■ **Exercise materials**
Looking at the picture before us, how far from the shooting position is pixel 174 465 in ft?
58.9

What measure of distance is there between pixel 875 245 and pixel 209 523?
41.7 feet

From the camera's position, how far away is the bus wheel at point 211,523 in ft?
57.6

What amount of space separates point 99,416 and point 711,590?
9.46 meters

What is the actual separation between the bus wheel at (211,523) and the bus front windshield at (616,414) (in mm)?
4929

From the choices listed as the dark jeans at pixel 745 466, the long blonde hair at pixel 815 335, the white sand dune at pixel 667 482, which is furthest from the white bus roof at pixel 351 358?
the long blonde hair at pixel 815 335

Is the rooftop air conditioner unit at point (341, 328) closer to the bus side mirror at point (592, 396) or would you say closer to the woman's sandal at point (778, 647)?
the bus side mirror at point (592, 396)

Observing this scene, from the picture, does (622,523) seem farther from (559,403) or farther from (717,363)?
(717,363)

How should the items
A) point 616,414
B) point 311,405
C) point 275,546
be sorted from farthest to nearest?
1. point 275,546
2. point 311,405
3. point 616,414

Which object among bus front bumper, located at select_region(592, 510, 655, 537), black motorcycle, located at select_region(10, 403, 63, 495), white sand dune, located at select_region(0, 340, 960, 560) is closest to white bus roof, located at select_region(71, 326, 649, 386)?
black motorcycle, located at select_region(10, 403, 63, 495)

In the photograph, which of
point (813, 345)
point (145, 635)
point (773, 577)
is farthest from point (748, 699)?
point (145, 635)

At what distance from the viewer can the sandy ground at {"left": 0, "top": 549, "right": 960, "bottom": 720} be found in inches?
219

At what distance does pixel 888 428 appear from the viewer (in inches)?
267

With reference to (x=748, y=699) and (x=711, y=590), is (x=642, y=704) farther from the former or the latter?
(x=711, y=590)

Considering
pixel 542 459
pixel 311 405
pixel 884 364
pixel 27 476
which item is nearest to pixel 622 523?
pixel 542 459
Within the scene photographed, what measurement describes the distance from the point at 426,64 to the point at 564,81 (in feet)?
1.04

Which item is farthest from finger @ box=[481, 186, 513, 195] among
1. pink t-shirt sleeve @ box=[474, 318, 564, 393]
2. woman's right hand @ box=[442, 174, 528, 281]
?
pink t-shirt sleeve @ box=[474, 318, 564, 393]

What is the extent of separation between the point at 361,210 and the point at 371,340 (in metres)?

■ **Task**
Reproduce the material in full, with no word added or dropped.

■ **Correct response**
Looking at the picture before us, how far from the shooting position is pixel 174 465 in ft?
58.9

What measure of distance is there between pixel 875 245 and pixel 209 523?
41.7 feet

From the camera's position, how far away is the bus wheel at point 211,523 in ft?
57.6

What amount of space separates point 99,416 and point 711,590?
9.46 meters

What is the actual separation between the bus wheel at (211,523) and the bus front windshield at (616,414) (in mm)?
4929

From the choices listed as the dark jeans at pixel 745 466, the long blonde hair at pixel 815 335, the white sand dune at pixel 667 482, which is furthest from the white bus roof at pixel 351 358?
the long blonde hair at pixel 815 335

Is the rooftop air conditioner unit at point (341, 328) closer to the bus side mirror at point (592, 396) or would you say closer to the woman's sandal at point (778, 647)?
the bus side mirror at point (592, 396)

Observing this scene, from the picture, does (622,523) seem farther from (559,403) or farther from (717,363)?
(717,363)

How should the items
A) point 616,414
B) point 311,405
C) point 275,546
be sorted from farthest to nearest?
1. point 275,546
2. point 311,405
3. point 616,414

Which object among bus front bumper, located at select_region(592, 510, 655, 537), black motorcycle, located at select_region(10, 403, 63, 495), white sand dune, located at select_region(0, 340, 960, 560) is closest to white bus roof, located at select_region(71, 326, 649, 386)?
black motorcycle, located at select_region(10, 403, 63, 495)

In the photograph, which of
point (813, 345)
point (145, 635)
point (773, 577)
is farthest from point (748, 699)?
point (145, 635)

At what distance from the viewer can the sandy ground at {"left": 0, "top": 549, "right": 960, "bottom": 720} be found in inches?
219

At what distance does pixel 888 428 appear from the viewer (in inches)?
267

With reference to (x=748, y=699) and (x=711, y=590), is (x=642, y=704) farther from the former or the latter?
(x=711, y=590)

Considering
pixel 542 459
pixel 311 405
pixel 884 364
pixel 27 476
which item is nearest to pixel 622 523?
pixel 542 459
Within the scene photographed, what measurement describes the distance from the point at 426,64 to the point at 564,81 (in feet)?
1.04

Which item is farthest from finger @ box=[481, 186, 513, 195] among
1. pink t-shirt sleeve @ box=[474, 318, 564, 393]
2. woman's right hand @ box=[442, 174, 528, 281]
?
pink t-shirt sleeve @ box=[474, 318, 564, 393]

What is the extent of separation between the point at 361,210 and the point at 371,340 (in metres)?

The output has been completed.